#### [GIVEN INSTRUCTION]
Reproduce verbatim the part of the data that opens with the line containing "Upon viewing this" and closes with the last line of the data, including both.

## START

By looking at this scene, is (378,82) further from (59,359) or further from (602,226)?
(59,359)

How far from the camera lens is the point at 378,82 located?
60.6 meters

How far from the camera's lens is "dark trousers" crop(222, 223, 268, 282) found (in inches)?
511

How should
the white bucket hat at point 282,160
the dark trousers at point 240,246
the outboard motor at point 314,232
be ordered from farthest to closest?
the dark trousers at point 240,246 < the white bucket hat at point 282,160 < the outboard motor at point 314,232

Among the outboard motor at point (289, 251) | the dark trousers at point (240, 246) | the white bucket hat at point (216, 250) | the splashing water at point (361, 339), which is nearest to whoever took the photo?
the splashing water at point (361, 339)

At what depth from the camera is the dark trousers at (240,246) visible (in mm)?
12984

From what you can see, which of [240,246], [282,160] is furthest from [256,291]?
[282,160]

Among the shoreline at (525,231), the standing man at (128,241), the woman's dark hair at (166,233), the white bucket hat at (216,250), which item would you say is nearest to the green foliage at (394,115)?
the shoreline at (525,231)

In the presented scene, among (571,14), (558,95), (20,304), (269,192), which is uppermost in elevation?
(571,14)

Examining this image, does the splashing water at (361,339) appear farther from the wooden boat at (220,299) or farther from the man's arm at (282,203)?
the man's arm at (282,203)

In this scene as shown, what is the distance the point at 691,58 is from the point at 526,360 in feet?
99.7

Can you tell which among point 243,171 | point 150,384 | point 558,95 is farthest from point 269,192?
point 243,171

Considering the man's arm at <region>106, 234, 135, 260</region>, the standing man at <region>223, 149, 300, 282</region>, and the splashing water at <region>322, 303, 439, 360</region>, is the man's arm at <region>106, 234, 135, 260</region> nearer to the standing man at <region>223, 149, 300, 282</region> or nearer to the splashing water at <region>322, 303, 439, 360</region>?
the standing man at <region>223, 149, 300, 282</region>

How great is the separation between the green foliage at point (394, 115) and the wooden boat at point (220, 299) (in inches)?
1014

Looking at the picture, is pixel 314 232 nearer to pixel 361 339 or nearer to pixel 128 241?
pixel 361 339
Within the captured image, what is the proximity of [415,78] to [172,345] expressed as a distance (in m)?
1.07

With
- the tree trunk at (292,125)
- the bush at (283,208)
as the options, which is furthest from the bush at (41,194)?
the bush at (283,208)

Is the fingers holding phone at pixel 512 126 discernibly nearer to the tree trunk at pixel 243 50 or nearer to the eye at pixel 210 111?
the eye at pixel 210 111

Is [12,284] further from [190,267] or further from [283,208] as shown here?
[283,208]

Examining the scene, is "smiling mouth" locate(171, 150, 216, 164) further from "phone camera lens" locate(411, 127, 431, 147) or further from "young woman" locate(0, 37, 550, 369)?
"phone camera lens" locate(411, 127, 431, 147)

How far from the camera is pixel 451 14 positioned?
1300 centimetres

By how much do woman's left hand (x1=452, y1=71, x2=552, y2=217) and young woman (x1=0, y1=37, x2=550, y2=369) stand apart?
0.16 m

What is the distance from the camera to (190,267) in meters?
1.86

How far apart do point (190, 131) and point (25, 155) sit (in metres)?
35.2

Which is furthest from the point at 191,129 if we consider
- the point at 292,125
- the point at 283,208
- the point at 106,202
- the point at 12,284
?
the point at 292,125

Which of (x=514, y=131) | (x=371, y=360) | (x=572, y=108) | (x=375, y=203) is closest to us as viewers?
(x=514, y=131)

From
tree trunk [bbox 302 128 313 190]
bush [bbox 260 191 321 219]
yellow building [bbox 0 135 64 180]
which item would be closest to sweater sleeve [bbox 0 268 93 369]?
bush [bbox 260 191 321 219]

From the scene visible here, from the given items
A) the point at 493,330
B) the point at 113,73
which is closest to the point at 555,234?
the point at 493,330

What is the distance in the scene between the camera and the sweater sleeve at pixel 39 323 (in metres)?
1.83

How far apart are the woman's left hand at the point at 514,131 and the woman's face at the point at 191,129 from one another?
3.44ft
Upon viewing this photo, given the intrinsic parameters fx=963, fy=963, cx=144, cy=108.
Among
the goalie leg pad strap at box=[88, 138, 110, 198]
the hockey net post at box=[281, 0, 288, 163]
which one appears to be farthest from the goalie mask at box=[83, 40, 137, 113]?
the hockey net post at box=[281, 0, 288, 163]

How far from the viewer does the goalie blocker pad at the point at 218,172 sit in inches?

## END

#### [FINISHED TASK]
Upon viewing this photo, given the intrinsic parameters fx=963, fy=963, cx=144, cy=108.
Among
the goalie leg pad strap at box=[88, 138, 110, 198]
the hockey net post at box=[281, 0, 288, 163]
which one appears to be farthest from the goalie mask at box=[83, 40, 137, 113]?
the hockey net post at box=[281, 0, 288, 163]

How far from the viewer does the goalie blocker pad at the point at 218,172 sit in inches?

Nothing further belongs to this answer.